Following questions are answered in this case study solution
What are the problems facing Scientific Glass (SG) in January 2010?
How do SG’s problems illustrate the relationship between the number of warehouses and inventory levels?
What alternatives does SG have for dealing with the inventory problems? How would you rank these alternatives in terms of their effectiveness?
What actions should Ava Beane propose to Eric Gregory and Melissa Hayes?
Case Analysis for Scientific Glass Inc Inventory Management
2. How do SG’s problems illustrate the relationship between the number of warehouses and inventory levels?
The problems identified in the case shows a clear relationship between the number of warehouses SG has and its inventory level. Currently, it shows an increasing function i.e. the more the number of warehouses, the higher the inventory level. It is because, to respond to customers effectively, it is important to stock each of the warehouses to an optimal level so that no stock out could occur. Moreover, to reach a service level of 99% most warehouse managers increased the level of inventory being held. Before 2008, SG has only one warehouse apart from Waltham located outside of Phoenix, Arizona. This warehouse was smaller than Waltham’s warehouse, and it serves Arizona and central and south California. By the end of 2008, SG increases six other warehouses in different locations each of which serves a separate sales territory. Now, SG did not have the benefit of one or two warehouses where it could hold a small quantity of inventory. To properly maintain each warehouse in eight different locations, it is vital to have optimal inventory level in each warehouse. This results in inventory levels hiking up in 2009. It is evident from the comparative balance sheets for the two years. In 2008, SG held an inventory of amount $4.9 million. This amount rises significantly with the increase in the number of warehouses. By the end of 2009, SG holds an inventory of $8.7 million. It is approximately 77% higher than that of 2008. The entire increase in inventory is not a result of increasing warehouses. However, as the case identifies, SG has the policy of “trunk stock”, i.e. salespeople are allowed to have $10000 inventory with them in their cars, homes, etc. It was done to respond to customers in a short notice. Thus, a large number of salespeople would drive up inventory levels.

What the task asks:
Transcribe the passage from the Scientific Glass case study, starting with "Following questions are" and going on through "of their effectiveness?". The rows that follow have no connection to the Scientific Glass case study.

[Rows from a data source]
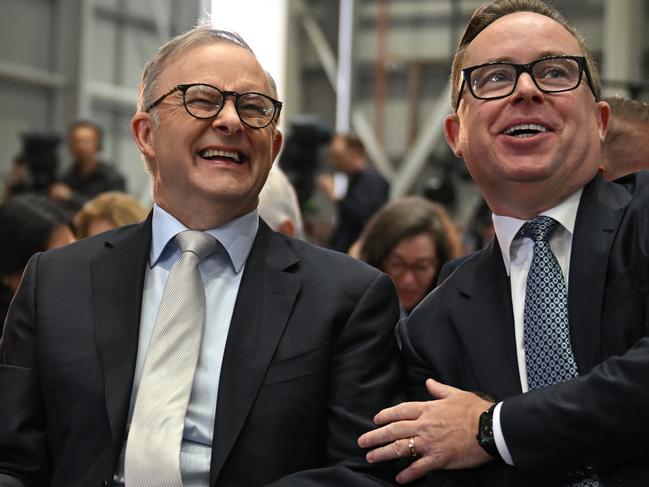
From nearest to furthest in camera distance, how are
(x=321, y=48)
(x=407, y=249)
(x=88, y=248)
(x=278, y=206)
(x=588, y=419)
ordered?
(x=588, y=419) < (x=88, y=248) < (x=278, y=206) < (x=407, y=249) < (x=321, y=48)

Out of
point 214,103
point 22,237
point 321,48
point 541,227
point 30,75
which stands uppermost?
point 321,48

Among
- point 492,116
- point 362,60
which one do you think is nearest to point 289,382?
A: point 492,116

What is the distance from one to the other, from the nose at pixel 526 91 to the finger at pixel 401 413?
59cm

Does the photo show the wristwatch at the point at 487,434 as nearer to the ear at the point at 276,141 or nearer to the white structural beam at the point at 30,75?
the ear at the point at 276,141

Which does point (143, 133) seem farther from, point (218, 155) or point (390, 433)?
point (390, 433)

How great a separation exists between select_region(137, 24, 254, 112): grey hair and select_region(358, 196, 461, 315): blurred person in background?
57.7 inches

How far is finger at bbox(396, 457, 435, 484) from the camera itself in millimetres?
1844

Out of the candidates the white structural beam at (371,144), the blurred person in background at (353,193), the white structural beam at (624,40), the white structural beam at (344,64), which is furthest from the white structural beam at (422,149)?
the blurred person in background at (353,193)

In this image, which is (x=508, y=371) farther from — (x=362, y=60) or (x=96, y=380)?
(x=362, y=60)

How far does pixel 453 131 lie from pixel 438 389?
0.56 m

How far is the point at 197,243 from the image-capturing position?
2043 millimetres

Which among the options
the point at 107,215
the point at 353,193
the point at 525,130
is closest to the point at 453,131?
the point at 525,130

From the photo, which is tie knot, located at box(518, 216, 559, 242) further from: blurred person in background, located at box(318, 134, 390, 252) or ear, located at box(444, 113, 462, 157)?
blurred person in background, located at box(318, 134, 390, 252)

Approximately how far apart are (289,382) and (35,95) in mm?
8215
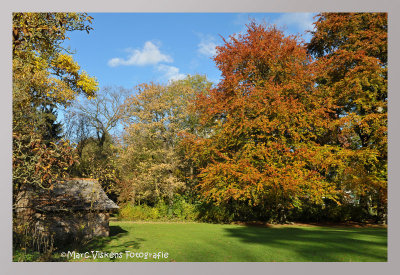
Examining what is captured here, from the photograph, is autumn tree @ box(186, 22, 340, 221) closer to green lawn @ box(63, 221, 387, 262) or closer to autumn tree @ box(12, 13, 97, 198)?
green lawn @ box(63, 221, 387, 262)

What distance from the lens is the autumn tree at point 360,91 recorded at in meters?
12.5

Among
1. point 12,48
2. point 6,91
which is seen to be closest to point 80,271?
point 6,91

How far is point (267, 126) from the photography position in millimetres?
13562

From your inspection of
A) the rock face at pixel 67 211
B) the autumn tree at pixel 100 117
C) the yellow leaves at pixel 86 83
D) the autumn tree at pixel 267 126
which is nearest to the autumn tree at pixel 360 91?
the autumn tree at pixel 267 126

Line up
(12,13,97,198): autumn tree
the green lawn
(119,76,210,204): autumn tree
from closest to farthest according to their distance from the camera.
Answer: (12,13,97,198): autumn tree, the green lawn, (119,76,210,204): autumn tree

==

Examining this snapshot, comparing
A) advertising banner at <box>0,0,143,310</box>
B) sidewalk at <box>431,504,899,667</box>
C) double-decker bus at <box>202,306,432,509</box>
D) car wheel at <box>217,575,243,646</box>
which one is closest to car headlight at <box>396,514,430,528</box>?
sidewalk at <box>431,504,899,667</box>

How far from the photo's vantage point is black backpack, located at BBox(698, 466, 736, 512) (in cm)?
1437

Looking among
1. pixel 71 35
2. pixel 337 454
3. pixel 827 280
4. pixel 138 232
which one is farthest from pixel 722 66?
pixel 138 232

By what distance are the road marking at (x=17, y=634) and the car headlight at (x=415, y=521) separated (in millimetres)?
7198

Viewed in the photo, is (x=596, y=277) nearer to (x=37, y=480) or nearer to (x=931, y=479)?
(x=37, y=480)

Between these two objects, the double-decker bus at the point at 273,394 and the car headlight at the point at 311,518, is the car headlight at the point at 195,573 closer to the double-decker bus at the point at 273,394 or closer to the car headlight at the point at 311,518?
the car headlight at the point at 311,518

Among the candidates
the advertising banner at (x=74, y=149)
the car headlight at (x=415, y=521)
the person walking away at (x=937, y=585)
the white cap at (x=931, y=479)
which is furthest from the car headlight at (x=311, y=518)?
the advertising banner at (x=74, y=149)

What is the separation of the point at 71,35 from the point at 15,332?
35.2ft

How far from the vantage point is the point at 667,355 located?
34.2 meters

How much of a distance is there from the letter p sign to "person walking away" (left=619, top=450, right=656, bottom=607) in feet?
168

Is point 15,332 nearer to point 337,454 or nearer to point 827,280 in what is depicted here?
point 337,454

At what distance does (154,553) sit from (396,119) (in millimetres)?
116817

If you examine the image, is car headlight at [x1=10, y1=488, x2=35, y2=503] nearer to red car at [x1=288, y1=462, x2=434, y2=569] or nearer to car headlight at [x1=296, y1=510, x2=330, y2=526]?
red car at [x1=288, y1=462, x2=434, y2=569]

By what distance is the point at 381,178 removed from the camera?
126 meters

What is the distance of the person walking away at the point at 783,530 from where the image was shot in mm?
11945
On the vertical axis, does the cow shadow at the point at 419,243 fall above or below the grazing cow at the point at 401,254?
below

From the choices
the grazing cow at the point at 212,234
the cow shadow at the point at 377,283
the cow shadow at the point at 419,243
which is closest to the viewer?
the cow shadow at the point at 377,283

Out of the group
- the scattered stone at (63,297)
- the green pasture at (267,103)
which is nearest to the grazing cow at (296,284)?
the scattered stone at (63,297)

Right answer:
Following questions are answered in this case study solution
What are the problems facing Scientific Glass (SG) in January 2010?
How do SG’s problems illustrate the relationship between the number of warehouses and inventory levels?
What alternatives does SG have for dealing with the inventory problems? How would you rank these alternatives in terms of their effectiveness?